Hérault, violences conjugales : “L’accompagnement ne se limite pas aux aspects physiques et juridique”
“Ces droits ne sont jamais acquis, vous devrez rester vigilantes votre vie durant", avertissait Simone de Beauvoir. Malheureusement, ses paroles demeurent d'actualité en dépit des progrès accomplis.
Les chiffres sont alarmants : 78 féminicides en France au 6 septembre 2023. “Une actualité tragique qui prouve une fois de plus que, malgré l’impact du mouvement Me Too et l’éveil des consciences, les violences faites aux femmes continuent de sévir”, selon Aline Faucherre, présidente du Centre d’information des droits des femmes et des familles (CIDFF) de l’Hérault depuis 2021.
“Un accompagnement global”
Depuis sa création en 1982, le Centre d’information des droits des femmes et des familles (CIDFF) de l’Hérault se consacre à la prise en charge des victimes, apportant son soutien à plus de 13 000 personnes dans le département (données 2020).
“Les femmes victimes de violences vivent souvent dans la peur, sans pouvoir chercher de l’aide, sous le contrôle de leurs agresseurs, avec toutes les conséquences que cela peut avoir sur leur santé physique, leur vie sociale, leur autonomie financière, etc”, explique la présidente.
Ce qui distingue l’intervention du CIDFF, d’après Aline Faucherre, c’est sa “prise en charge globale” des personnes touchées par les violences conjugales. “L’accompagnement ne se limite pas aux aspects physiques et juridiques. Le CIDFF propose une équipe multidisciplinaire composée de juristes, de psychologues, de médiatrices familiales et de conseillères conjugales, entre autres, pour apporter un soutien complet. La solution ne réside pas seulement dans le domaine juridique, car seulement 20 % des femmes portent plainte. Nous les encourageons à le faire, car la loi offre une protection, mais il faut aussi envisager d’autres prises en charge”.
Une action en constante évolution
L’histoire du CIDFF Hérault a connu une évolution significative. En 1982, l’organisation comptait seulement 4 ou 5 employés. En 2023, sous la présidence d’Aline Faucherre, elle emploie désormais une trentaine de personnes. “Cette augmentation du personnel témoigne de la meilleure sensibilisation du public et du besoin croissant de services en matière de défense des droits des femmes et de lutte contre les violences, avance-t-elle. Malgré les progrès réalisés, de nombreux défis persistent.”

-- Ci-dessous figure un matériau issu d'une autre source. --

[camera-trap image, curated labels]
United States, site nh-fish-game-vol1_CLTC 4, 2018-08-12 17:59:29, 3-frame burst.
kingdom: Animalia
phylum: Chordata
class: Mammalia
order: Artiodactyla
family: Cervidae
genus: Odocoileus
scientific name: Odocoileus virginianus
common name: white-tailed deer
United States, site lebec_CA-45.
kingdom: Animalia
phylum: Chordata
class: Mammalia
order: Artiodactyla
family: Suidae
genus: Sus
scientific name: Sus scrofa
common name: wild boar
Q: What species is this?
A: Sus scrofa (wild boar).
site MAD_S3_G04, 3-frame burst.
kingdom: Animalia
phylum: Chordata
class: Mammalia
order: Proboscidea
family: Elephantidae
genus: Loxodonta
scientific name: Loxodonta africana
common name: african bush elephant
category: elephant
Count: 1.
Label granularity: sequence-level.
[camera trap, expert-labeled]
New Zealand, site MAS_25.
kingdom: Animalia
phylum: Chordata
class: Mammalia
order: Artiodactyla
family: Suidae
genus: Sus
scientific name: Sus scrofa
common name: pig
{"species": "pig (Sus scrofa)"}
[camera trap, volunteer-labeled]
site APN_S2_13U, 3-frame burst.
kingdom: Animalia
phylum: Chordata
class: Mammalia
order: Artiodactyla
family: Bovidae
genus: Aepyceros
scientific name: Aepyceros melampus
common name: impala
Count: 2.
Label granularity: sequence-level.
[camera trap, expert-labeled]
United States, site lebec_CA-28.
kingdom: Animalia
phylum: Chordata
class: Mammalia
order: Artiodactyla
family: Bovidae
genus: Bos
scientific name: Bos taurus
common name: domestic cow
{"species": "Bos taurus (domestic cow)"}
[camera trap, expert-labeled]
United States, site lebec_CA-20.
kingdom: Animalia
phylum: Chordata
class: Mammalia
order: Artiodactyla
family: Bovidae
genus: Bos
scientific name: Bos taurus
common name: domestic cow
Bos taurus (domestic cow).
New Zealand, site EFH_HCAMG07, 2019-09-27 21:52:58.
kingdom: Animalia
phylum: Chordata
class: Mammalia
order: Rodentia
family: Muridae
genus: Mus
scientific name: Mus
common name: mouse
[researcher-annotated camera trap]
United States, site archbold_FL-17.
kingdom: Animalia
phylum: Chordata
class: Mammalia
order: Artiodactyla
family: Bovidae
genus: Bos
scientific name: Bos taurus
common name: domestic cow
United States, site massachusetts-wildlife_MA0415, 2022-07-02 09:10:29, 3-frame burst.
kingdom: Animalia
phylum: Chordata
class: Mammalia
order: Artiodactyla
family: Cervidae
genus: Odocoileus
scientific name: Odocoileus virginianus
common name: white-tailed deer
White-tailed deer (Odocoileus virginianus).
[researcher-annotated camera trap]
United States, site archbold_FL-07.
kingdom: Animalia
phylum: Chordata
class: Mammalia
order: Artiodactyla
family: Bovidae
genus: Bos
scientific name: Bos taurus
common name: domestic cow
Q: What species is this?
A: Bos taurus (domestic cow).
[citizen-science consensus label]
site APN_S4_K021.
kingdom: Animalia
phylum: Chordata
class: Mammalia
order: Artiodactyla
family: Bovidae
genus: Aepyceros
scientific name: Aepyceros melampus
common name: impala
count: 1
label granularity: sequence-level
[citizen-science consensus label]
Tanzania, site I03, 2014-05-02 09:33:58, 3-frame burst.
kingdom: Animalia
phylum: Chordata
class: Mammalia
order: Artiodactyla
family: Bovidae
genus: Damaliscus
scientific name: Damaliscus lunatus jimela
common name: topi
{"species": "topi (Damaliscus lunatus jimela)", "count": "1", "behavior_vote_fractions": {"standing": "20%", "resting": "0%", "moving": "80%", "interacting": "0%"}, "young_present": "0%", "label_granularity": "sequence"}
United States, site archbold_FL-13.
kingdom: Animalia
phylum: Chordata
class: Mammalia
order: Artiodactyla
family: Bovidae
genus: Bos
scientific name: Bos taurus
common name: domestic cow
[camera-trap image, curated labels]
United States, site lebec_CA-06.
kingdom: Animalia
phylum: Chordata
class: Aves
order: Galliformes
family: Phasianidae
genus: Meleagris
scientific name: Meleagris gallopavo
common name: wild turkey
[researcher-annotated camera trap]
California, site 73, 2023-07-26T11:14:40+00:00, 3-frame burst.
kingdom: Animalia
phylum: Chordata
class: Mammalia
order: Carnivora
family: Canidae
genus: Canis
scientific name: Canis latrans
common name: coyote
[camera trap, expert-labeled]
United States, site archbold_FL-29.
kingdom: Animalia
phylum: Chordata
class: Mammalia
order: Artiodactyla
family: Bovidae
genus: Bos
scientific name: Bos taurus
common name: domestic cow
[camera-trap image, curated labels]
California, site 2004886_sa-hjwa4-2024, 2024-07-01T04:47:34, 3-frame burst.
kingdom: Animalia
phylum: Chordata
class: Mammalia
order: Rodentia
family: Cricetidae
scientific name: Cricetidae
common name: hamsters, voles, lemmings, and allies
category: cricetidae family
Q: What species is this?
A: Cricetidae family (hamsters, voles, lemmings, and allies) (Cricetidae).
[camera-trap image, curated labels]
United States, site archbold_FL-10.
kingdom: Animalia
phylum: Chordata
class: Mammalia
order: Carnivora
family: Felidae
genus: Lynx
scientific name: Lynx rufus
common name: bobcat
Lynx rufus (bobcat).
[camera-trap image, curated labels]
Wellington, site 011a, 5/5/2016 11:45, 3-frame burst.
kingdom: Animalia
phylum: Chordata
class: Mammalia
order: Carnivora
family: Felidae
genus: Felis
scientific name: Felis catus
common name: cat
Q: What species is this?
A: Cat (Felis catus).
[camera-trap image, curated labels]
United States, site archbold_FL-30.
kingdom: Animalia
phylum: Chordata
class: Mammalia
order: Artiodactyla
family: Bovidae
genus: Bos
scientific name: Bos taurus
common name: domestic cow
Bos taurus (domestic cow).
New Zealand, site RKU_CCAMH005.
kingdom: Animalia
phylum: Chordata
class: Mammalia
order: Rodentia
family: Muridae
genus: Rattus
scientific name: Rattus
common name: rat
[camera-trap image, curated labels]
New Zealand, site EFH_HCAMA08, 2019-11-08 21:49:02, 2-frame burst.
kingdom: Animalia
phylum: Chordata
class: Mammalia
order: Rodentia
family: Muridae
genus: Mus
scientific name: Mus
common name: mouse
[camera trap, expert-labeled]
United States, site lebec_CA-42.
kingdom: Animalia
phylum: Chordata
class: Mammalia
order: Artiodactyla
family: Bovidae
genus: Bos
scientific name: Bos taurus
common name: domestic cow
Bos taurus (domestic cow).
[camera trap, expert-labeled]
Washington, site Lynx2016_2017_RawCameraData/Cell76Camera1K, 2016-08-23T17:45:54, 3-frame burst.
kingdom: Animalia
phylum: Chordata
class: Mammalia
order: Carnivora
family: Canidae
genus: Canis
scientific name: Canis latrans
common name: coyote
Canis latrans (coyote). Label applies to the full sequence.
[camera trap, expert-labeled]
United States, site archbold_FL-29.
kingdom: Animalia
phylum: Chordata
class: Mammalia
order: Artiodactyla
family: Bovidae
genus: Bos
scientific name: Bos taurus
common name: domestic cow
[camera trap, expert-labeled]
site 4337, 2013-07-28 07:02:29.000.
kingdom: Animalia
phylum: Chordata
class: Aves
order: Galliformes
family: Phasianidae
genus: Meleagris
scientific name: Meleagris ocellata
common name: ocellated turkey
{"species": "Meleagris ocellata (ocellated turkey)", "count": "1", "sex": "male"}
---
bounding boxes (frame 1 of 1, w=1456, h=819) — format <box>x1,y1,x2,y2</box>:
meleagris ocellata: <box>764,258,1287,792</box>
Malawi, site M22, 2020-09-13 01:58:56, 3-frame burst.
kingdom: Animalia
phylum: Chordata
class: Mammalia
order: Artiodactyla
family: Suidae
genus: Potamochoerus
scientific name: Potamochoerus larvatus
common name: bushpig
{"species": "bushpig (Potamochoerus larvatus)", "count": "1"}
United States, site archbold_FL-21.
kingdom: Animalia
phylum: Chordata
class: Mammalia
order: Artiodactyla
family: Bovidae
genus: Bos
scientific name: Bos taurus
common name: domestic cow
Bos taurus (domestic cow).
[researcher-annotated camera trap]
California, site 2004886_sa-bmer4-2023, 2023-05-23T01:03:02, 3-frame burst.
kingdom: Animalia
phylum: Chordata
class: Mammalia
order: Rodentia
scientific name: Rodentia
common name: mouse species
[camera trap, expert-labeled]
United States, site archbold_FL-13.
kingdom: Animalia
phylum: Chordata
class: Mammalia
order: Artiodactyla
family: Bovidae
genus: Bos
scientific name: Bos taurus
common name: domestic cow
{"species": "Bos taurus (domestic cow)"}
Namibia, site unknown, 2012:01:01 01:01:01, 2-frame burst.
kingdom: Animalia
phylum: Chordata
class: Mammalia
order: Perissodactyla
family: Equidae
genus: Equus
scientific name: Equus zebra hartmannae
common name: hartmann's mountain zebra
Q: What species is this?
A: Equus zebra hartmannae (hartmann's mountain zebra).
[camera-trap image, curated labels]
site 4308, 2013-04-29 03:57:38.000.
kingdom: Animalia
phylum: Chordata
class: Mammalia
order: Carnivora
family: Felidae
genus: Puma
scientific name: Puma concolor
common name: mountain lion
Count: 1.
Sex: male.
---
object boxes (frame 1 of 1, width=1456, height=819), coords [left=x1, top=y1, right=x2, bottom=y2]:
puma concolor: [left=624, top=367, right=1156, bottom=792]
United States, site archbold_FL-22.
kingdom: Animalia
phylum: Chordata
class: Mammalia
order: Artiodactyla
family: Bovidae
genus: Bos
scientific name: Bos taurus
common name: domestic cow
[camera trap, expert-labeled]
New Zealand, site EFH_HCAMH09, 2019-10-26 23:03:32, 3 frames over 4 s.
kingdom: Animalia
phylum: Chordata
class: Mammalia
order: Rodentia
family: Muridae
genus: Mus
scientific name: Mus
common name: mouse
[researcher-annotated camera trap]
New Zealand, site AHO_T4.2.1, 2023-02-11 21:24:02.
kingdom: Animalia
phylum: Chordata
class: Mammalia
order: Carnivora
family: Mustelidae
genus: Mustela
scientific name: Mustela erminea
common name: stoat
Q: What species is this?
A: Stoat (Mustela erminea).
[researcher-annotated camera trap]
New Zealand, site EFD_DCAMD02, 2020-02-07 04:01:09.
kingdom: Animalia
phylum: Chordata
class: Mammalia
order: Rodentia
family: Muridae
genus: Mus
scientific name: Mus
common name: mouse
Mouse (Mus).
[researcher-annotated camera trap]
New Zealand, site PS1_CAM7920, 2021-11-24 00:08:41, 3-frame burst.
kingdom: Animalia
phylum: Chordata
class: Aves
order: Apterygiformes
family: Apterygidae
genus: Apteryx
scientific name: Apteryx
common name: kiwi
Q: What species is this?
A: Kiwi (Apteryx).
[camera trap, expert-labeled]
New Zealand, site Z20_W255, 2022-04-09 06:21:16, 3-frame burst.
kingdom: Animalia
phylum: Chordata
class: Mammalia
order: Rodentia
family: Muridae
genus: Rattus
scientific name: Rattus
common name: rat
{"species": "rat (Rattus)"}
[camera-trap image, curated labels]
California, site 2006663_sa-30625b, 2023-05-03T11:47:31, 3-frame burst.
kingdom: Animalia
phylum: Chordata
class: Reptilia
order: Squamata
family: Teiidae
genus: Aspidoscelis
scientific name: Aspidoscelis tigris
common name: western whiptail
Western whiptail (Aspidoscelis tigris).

Pour Aline Faucherre, la journée du 25 novembre, consacrée à la sensibilisation et à la lutte contre les violences conjugales, ainsi que la Journée internationale des droits des femmes le 8 mars, sont “cruciales pour l’égalité des sexes”, “des moments de mise en lumière qui doivent se traduire par des actions concrètes.”
Une sensibilisation qui est au cœur de l’ADN du CIDFF, car le Centre d’information des droits des femmes et des familles n’attend pas que les violences surviennent pour agir. “L’intervention est importante en amont, au niveau de l’éducation, de la culture. Pour cela, nous travaillons en collaboration avec les policiers municipaux, les avocats, les établissements scolaires et les médecins pour promouvoir l’égalité, prévenir les violences et améliorer la détection des victimes”.
Améliorer le repérage des violences : l’initiative d’Antoine Guernion
Le problème des violences conjugales est un sujet brûlant en France, avec une femme tuée tous les trois jours et plus de 213 000 femmes touchées chaque année. Malgré les plans gouvernementaux successifs, les résultats sont mitigés…
Cependant, une lueur d’espoir émane de l’Hérault, où un médecin a consacré sa thèse à la mise au point d’un outil de repérage simple et efficace des violences conjugales. “Nous voyons l’intérêt d’un travail collaboratif avec les professionnels de la santé, en particulier grâce à l’initiative d’Antoine Guernion pour le dépistage des violences conjugales. Il est crucial que les médecins apprennent à poser des questions, prennent en charge les victimes dans un premier temps, et les orientent vers les services appropriés. Prendre en charge une personne touchée par des violences intrafamiliales nécessitent qu’on aille au-delà des soins physiques. On sait que lorsqu’une victime retourne auprès de son agresseur, un jour, elle ne revient plus…”, poursuit Aline Faucherre.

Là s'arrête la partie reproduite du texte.